Back home I increasingly got into fights in high school because I was out as trans; I had glass bottles thrown from car windows as I walked around town, was run off the road by boys in trucks as I walked around the country.
-Lavi, 22, Anything said with respect
I don’t really let other people’s perception of my gender affect me unless I’m worried about my safety. My clothing, generally speaking is rather neutral, so I can usually get away with performing something clearly perceived as masculine or feminine; a walk, a bobble, down to how I hold a cigarette, and completely blend into that role. What ever keeps me safe.
As far back as I remember my parents raised me to be okay with my innate being. They certainly didn’t push it on me but for a conservative household, their desire to raise me with a sense of gender neutrality was a blessing. I was never shamed for my choices in activities, expression or desires. Although later on, once my gender identity became known there was much blowback;, those formative years really guided me to where I am today.
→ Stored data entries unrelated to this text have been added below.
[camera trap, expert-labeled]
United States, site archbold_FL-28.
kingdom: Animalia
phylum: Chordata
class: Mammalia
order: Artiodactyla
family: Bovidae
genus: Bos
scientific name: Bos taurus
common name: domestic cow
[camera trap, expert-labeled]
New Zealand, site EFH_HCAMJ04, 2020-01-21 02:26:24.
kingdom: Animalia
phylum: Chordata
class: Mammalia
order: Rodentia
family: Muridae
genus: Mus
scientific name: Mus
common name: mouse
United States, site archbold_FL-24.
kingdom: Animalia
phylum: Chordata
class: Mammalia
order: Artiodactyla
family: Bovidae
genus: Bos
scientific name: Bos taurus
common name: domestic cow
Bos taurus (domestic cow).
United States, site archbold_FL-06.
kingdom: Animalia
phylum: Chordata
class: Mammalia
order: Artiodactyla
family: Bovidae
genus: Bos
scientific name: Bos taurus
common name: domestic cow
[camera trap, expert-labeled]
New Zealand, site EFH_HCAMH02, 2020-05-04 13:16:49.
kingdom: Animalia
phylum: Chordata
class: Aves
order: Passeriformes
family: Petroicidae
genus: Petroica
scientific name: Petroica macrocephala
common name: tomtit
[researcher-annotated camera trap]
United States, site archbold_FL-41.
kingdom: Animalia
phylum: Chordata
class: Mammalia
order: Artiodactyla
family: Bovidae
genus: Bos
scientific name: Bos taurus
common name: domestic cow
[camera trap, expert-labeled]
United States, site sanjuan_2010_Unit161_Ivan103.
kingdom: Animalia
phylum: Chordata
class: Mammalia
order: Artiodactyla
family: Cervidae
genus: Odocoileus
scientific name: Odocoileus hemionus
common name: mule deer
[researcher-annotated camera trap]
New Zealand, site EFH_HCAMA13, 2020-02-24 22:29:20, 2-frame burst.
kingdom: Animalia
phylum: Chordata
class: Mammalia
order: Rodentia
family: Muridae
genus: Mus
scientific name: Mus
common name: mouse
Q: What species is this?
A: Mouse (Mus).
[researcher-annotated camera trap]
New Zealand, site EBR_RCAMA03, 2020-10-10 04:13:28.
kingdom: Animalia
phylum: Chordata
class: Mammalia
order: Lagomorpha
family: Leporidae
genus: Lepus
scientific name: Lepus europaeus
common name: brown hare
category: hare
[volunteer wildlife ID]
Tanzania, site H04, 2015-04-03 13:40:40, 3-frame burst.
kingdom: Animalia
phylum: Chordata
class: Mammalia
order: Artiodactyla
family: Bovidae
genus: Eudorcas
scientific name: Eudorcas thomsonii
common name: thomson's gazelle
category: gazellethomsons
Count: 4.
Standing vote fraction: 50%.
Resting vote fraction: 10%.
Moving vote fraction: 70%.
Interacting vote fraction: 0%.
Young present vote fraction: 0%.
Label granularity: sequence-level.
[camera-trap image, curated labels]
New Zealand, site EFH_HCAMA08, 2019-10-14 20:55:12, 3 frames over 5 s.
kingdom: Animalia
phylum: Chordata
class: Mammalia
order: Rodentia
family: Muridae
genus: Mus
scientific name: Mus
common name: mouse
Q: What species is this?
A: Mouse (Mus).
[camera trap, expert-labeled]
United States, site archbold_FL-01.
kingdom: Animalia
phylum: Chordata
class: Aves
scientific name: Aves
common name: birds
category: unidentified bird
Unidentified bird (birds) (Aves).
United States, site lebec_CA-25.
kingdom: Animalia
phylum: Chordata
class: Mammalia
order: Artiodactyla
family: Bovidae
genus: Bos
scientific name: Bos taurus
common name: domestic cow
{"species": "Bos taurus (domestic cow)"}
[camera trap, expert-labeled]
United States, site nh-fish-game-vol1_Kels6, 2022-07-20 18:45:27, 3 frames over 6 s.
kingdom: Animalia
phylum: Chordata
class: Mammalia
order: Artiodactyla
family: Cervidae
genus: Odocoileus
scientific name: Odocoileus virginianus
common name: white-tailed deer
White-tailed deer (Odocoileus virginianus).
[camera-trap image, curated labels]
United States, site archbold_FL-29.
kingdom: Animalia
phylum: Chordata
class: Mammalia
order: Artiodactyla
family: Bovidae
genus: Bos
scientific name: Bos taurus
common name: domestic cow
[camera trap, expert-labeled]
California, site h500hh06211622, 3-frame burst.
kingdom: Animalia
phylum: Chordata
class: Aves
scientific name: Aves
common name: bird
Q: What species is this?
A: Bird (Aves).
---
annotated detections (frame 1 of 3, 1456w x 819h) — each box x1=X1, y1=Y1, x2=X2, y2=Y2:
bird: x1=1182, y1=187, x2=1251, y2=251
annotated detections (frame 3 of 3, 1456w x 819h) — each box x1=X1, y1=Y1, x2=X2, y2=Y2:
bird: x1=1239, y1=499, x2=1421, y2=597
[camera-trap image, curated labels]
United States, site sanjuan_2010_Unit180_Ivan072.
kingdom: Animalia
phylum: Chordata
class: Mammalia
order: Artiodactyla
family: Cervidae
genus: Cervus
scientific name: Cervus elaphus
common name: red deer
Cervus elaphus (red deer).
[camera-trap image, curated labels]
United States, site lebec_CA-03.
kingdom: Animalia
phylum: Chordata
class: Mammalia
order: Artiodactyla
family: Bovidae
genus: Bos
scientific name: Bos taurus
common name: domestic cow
Back home I increasingly got into fights in high school because I was out as trans; I had glass bottles thrown from car windows as I walked around town, was run off the road by boys in trucks as I walked around the country. My father was for a long time very physically abusive about everything, but once I let it be known I was trans he would sometimes get into modes where that was his main reason for attacking me. Over time, I got a P.O. Box and purchased disposable debit cards and started to purchase hormones online. Things got tougher, the abuse got greater, so a close friend made arrangements for me and I eventually ran away to San Francisco.